That’s hardly debatable. Innovators and regulators are often at loggerheads and so it’s encouraging to see them come to the table together. The part that’s hard to swallow is why would Lyft have officially announced a launch in New York City -- complete with careful planning of an curated and bumping launch party -- without having already had these conversations?

Feels a bit like a no brainer, guys.

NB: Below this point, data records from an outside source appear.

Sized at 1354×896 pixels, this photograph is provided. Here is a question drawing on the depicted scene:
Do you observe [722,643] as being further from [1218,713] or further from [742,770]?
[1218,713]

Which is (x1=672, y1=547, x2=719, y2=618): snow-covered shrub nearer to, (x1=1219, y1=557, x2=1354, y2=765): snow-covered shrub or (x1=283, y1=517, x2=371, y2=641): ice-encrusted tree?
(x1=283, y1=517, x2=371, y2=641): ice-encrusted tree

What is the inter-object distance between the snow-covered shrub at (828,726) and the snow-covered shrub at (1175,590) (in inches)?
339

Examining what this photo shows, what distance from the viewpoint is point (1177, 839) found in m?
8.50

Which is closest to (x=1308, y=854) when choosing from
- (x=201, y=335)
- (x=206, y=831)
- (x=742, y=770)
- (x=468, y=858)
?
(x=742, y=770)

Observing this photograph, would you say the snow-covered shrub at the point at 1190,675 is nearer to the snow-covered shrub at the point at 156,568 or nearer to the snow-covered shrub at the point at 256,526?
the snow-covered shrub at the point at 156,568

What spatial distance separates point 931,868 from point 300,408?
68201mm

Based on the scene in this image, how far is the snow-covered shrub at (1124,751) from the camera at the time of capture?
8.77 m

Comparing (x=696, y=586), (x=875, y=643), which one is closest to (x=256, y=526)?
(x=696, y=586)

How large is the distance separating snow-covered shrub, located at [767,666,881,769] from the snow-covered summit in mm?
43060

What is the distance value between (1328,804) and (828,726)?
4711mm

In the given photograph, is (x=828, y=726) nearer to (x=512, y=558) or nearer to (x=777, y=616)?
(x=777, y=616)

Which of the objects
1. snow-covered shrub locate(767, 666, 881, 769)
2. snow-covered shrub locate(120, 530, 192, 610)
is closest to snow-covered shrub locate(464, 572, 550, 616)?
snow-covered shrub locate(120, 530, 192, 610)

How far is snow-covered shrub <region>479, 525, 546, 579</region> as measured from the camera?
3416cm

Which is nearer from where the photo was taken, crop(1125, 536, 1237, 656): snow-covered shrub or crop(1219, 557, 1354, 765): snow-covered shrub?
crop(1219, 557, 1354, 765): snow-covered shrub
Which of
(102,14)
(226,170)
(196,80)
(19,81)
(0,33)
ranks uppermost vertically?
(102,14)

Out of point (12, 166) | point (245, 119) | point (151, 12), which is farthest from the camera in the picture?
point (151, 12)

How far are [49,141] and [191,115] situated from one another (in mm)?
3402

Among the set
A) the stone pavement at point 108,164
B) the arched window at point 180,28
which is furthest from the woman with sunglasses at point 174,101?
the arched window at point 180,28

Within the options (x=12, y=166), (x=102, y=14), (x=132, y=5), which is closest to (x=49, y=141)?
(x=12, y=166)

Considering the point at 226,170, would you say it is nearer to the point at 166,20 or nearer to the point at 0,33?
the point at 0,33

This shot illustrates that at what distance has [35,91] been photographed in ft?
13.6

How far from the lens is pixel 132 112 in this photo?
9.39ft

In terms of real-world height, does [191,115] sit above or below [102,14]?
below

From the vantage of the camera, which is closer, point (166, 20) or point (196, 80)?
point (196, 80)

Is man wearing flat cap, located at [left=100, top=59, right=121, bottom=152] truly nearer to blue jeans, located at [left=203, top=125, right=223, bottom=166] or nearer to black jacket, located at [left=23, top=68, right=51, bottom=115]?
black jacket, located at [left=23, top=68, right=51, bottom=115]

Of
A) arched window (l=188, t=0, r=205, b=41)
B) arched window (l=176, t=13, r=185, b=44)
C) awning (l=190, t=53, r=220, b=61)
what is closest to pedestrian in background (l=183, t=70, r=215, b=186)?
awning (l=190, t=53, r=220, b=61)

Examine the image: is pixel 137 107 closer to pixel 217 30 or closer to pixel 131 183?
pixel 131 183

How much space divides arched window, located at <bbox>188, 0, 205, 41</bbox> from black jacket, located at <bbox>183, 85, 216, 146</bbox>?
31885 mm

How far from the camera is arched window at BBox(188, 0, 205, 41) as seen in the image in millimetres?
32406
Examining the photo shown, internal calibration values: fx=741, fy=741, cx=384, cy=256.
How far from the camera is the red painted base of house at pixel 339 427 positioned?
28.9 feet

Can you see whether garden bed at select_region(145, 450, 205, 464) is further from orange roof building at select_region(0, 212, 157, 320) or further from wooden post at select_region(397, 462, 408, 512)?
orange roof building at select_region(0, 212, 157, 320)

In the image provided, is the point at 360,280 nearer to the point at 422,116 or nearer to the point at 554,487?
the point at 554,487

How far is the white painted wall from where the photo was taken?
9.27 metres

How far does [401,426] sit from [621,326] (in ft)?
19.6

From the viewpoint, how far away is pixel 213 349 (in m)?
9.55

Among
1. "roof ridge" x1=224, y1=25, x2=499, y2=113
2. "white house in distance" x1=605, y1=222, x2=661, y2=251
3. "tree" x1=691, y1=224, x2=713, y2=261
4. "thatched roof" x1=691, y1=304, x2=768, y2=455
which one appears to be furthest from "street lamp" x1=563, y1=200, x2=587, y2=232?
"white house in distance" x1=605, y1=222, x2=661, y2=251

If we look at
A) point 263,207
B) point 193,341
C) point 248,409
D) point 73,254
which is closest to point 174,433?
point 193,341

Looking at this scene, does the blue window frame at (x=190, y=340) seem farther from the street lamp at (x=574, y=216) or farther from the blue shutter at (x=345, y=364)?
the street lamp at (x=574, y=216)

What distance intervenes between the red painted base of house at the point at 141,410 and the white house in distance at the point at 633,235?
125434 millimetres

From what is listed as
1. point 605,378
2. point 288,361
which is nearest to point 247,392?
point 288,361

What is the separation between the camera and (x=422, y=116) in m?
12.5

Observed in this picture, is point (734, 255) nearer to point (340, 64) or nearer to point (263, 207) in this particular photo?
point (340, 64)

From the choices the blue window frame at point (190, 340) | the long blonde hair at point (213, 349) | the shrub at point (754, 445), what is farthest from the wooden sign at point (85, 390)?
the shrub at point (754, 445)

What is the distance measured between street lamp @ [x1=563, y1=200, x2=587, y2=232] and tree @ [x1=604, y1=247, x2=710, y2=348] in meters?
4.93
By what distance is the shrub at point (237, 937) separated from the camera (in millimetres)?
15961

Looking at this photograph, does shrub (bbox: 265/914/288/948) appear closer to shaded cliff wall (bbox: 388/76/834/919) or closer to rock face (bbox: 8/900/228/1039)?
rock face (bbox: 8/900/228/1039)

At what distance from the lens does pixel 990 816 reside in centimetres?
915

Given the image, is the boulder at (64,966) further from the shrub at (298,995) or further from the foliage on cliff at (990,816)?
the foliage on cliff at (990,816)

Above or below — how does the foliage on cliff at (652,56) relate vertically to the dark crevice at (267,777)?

A company like Lyft, which is already operating in more than 60 cities around the country and proudly adorns cars in its fleet with oversized magenta mustaches, wasn’t going to slip into the Big Apple unnoticed.

Related: Lyft Gets a Serious Lift: Uber Competitor Expands to 24 More Cities

Meanwhile, New York City lawmakers say they had reached out to Lyft multiple times to try to deal with the legal requirements of them launching in Brooklyn and Queens. "We pursued this action only after repeatedly offering to work with Lyft in order to ensure that its business practices complied with the law,” said Attorney General Eric T. Schneiderman and New York State Superintendent of Financial Services Benjamin M. Lawsky in a written statement released Friday. “Lyft’s arguments are a disingenuous attempt to disguise old-fashioned law-breaking that jeopardizes public safety.”

Lyft’s primary competition, Uber, says that it does meet New York City laws and that all of it’s drivers are registered with a local Taxi and Limousine Commission-regulated base or are Taxi and Limousine Commission-regulated taxis. Lyft, by contrast, was going to launch a ridesharing platform in New York City last week where drivers can pick each other up for rides without being registered with the Taxi and Limousine Commission. A petition to bring ridesharing to New York City currently has more than 6,000 digital signatures.

Uber says it will eagerly charge forward into the ridesharing space if that becomes an option.”Due to TLC regulations Uber does not currently have a ridesharing platform in New York. If regulators embrace ridesharing with a relaxed approach to licensing and enforcement with other companies, Uber will be excited to launch our ridesharing platform soon in the state of New York,” said Uber in a statement emailed to Entrepreneur.com.

Wonder if Uber’s popping the champagne already?